I just got back from seeing this and think the film should be on the short list of best film, best leading actress and leading actor. I actually gave pause about seeing this after reading your opinion. But I have to say, I thought it was an intense, engaging, passionate film with a narrative that was directed into a wholly satisfying ending. I guess if one went into the film expecting a happy romance, I could imagine “grueling and draining”. But with your warning, I actually came away with the sense of how love is even evident in the most cruel and heartless of human beings…that romance has the power to transform us from the inside out. And this without any contrived feel good moments. A+!

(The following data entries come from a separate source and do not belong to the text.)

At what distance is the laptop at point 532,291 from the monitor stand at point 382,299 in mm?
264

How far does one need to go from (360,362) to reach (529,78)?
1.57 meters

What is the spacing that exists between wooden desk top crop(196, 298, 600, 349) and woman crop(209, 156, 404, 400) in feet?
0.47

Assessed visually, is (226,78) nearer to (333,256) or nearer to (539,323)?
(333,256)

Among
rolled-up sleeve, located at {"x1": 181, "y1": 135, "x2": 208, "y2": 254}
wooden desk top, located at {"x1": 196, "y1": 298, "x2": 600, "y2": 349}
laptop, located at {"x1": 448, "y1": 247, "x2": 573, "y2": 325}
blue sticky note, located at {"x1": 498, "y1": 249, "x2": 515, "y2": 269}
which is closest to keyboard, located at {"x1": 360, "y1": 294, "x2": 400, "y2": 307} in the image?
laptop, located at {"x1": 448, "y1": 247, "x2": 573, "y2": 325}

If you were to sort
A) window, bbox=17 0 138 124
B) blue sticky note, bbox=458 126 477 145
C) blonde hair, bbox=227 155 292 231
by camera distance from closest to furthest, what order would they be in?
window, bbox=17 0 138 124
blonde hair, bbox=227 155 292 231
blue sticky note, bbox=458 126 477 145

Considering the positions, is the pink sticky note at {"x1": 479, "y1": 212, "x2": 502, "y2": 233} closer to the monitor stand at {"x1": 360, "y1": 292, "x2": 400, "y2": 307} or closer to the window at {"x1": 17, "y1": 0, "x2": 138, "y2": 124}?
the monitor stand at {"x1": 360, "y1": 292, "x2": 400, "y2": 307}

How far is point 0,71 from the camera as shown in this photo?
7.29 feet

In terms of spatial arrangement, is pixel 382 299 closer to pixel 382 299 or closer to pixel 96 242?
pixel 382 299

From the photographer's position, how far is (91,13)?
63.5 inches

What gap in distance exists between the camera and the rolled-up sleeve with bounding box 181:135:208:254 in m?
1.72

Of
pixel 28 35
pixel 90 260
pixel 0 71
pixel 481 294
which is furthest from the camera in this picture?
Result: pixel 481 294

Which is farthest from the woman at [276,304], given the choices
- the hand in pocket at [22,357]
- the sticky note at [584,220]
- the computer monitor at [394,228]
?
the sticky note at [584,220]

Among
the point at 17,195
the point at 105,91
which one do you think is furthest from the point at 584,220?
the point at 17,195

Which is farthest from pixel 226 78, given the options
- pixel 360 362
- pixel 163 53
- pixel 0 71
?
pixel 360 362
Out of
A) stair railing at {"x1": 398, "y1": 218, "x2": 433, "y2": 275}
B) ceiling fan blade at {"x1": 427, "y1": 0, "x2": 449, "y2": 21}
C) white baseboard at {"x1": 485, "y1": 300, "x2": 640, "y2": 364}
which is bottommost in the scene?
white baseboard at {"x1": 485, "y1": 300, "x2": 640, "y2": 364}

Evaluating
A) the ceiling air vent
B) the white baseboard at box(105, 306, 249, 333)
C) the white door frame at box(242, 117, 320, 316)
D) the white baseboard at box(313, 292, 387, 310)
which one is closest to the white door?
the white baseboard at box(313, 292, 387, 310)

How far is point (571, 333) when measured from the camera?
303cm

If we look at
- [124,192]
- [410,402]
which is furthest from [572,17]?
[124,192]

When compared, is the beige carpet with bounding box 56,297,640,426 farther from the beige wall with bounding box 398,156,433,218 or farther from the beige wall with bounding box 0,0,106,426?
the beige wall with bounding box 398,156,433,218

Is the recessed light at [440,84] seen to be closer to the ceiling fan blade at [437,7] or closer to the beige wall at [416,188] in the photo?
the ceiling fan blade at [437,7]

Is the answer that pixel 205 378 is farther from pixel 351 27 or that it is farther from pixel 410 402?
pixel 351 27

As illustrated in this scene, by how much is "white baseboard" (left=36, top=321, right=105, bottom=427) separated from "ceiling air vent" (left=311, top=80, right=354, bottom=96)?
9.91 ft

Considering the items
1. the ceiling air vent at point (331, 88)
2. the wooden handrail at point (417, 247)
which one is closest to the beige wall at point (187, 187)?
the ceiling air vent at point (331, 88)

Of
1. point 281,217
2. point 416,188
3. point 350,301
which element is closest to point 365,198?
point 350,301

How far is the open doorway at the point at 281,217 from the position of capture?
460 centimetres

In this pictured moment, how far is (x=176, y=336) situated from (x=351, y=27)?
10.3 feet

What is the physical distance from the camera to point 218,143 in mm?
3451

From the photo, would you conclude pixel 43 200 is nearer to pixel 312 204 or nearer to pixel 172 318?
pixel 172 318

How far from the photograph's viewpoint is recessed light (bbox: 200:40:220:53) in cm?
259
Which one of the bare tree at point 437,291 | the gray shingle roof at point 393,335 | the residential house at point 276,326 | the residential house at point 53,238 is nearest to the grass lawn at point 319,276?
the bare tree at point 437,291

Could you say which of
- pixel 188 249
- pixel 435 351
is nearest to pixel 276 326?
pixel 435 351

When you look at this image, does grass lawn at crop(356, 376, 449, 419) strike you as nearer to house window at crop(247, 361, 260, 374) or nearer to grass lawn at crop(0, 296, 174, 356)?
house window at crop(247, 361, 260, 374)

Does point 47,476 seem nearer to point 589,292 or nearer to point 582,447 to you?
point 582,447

I am so glad you enjoyed it, and I agree that the performances are intense and compelling (and ought to be lauded). We seem to have taken totally different messages from the film, though! I saw more desperation than romance, more hunger than affection (and I don’t mean sexual hunger). The affair seemed to me to be less about love than about two individuals seeking some mutual pleasure and relief while otherwise trapped in lives of exquisite danger. I suppose there was some concession to love with Wong’s actions near the end, but Yee made no reciprocation… I found the ending deeply distressing because it seemed so hopeless. I agree with the SF Chronicle reviewer who felt the theme was, above all, about war’s capability to twist all human emotions into macabre versions of themselves.
Well, it’s clear we responded differently — and I guess this is why the reviews of the film have been so mixed! But that reflects on the film’s artistry; whether we found it uplifting (as you seem to have done) or depressing (as we did), it still gives us plenty to think and talk about.
Yes indeed, the beauty and magic of film is not only the process of revealing a narrative, but revealing the hopes, desires and fears we carry within ourselves via the experience.
I felt Mr. Yee’s initial predatory consumption and anger was evident in the initial sex scenes. But there are those quiet moments…the moments where he reveals his own observations and fears…where he begins to trust Wong with something he hasn’t trusted anyone else to give: his own vulnerability. When I mention “love”, it’s not in the classic romantic Jane Austen sense…but more of the transformative allowance we only reveal when love comes into lives previously untouched by it. Even if it was spurred initially by lust, Mr. Yee’s quiet tears were about the most romantic moment I’ve seen since the same actor whispered into a tree.